:: Aim of the task ::
Count how many lines of the records below contain the string "this", treating uppercase and lowercase as different. Give only the number.

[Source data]

──────────

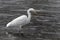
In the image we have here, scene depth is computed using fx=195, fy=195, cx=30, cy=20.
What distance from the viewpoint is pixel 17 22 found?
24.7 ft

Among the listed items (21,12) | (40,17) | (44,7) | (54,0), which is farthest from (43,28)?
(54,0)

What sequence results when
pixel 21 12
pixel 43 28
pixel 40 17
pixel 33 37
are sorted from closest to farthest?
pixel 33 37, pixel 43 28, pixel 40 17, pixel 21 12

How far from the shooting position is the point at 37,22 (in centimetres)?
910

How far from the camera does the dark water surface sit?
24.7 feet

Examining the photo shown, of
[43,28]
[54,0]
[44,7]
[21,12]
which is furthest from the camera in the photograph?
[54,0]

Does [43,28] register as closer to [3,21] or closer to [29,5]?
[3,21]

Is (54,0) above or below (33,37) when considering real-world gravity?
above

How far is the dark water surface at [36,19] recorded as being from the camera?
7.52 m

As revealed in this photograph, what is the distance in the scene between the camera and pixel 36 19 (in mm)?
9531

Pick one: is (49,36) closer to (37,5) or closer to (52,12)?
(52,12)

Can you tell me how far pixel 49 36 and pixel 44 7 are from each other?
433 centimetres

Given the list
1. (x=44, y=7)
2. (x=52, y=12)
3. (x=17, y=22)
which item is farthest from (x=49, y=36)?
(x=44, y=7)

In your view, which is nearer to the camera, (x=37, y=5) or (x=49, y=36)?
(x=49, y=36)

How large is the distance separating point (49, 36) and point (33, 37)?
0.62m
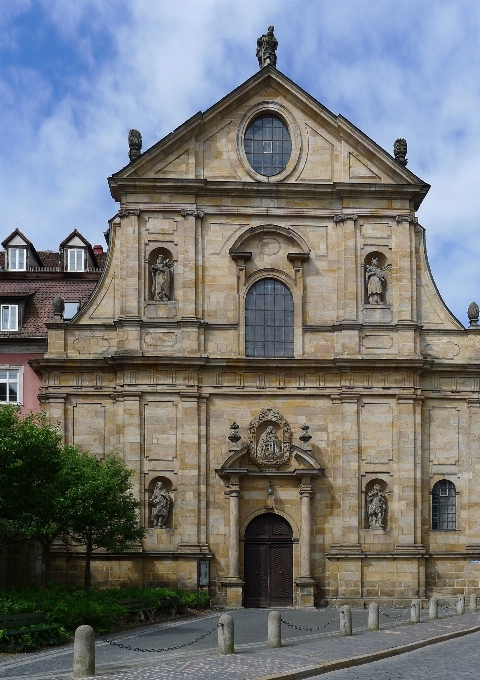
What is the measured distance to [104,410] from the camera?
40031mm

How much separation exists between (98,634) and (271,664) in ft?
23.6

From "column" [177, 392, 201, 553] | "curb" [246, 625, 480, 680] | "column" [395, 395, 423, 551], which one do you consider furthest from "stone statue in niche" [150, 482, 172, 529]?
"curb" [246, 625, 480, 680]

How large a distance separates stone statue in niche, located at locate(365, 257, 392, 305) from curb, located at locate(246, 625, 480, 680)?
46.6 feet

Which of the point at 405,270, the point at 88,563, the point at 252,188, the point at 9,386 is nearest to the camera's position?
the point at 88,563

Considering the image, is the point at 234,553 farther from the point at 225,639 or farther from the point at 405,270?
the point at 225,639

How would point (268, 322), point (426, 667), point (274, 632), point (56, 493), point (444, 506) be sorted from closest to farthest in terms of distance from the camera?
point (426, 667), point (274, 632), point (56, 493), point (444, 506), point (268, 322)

──────────

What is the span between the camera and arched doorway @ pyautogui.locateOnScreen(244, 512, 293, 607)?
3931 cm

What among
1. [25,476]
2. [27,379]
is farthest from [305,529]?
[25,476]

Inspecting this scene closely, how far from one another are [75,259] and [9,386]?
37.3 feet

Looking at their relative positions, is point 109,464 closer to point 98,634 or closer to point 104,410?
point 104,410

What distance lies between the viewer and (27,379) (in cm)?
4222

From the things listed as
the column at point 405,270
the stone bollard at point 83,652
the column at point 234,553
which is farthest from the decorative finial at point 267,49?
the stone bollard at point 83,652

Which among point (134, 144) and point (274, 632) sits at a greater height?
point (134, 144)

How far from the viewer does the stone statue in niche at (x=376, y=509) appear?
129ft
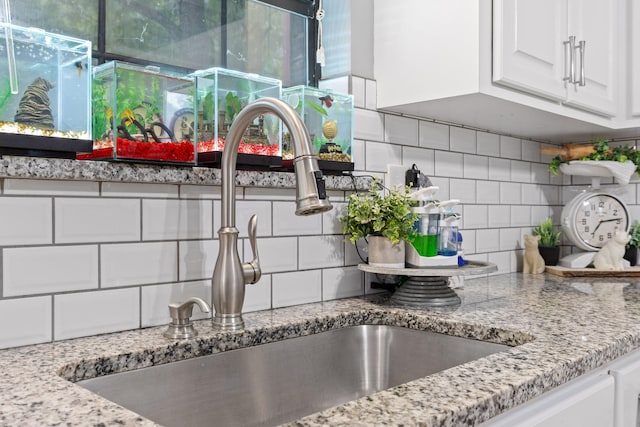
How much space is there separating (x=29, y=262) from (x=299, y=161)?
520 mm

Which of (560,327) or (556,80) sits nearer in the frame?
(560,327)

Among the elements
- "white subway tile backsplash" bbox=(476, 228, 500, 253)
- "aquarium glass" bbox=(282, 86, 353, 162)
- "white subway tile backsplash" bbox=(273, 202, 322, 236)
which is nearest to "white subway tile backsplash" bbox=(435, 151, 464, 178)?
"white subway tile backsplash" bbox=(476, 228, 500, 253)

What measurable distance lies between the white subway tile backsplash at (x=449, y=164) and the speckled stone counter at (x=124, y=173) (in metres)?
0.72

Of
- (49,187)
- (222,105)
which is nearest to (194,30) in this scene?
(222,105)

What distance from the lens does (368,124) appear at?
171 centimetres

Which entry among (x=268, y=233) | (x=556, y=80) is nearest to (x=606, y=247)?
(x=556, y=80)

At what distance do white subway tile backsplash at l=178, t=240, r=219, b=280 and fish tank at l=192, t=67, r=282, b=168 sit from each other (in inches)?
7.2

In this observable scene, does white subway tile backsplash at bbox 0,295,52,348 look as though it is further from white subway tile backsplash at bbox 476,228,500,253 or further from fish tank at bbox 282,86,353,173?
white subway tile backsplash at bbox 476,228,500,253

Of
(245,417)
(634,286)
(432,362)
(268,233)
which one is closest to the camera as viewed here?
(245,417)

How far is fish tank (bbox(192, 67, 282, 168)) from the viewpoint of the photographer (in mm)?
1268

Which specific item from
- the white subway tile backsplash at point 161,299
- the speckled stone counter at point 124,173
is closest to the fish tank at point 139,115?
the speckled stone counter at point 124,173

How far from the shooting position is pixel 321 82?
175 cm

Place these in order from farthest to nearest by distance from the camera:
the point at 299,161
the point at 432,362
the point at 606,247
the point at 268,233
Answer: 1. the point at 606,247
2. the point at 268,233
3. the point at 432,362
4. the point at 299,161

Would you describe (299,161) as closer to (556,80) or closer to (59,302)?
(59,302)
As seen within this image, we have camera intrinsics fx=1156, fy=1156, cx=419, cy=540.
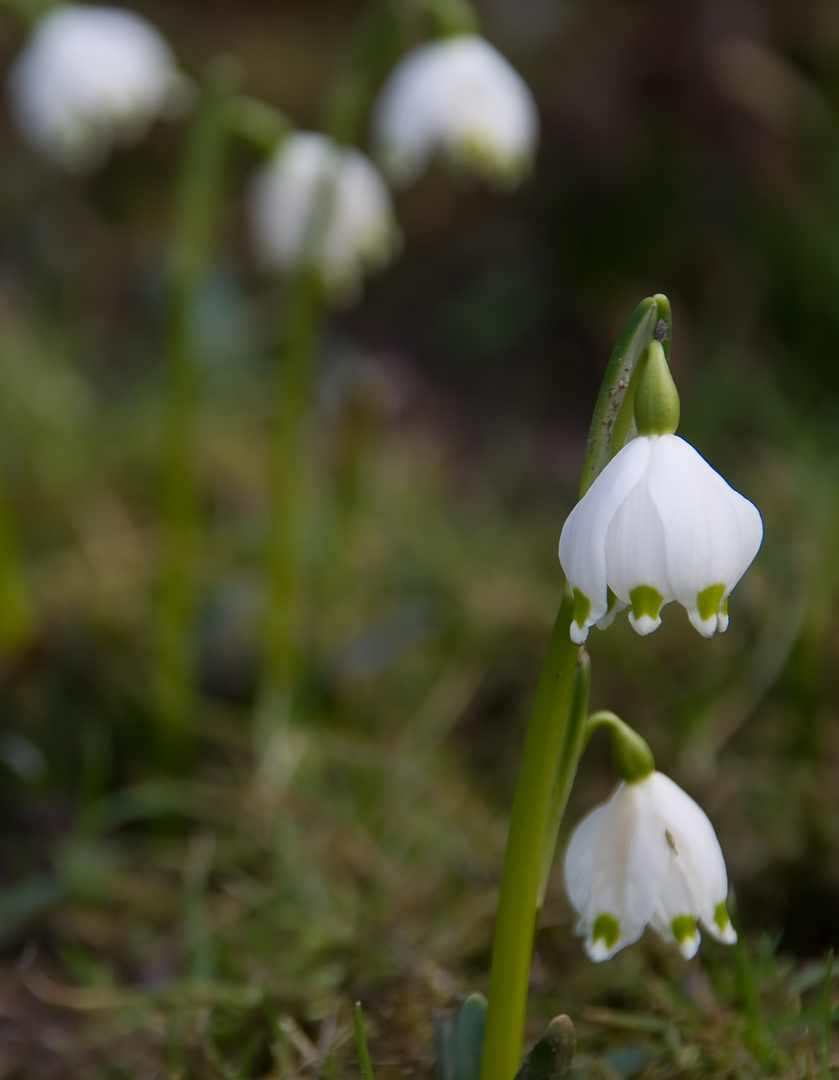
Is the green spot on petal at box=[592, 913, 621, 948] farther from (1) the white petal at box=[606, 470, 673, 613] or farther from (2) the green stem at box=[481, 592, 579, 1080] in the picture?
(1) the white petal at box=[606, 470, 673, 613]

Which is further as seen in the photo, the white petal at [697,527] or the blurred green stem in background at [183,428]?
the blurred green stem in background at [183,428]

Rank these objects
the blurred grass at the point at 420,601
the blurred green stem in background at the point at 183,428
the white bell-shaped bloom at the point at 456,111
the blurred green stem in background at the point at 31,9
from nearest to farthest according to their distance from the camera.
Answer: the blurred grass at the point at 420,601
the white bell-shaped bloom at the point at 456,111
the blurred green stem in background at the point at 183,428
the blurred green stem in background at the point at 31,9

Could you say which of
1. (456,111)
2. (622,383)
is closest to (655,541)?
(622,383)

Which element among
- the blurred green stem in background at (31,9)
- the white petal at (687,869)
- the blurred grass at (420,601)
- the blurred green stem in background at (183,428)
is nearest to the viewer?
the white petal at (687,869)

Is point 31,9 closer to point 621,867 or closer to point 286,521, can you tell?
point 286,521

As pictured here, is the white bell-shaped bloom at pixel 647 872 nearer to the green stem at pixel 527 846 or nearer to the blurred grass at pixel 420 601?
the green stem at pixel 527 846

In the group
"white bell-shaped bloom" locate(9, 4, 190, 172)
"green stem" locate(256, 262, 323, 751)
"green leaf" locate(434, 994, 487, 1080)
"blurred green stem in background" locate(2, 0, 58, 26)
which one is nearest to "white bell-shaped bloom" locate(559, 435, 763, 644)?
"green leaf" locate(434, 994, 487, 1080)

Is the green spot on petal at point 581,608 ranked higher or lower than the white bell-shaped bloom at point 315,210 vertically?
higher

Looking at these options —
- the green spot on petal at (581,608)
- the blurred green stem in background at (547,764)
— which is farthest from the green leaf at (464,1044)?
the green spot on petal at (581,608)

──────────

:: Output ::
5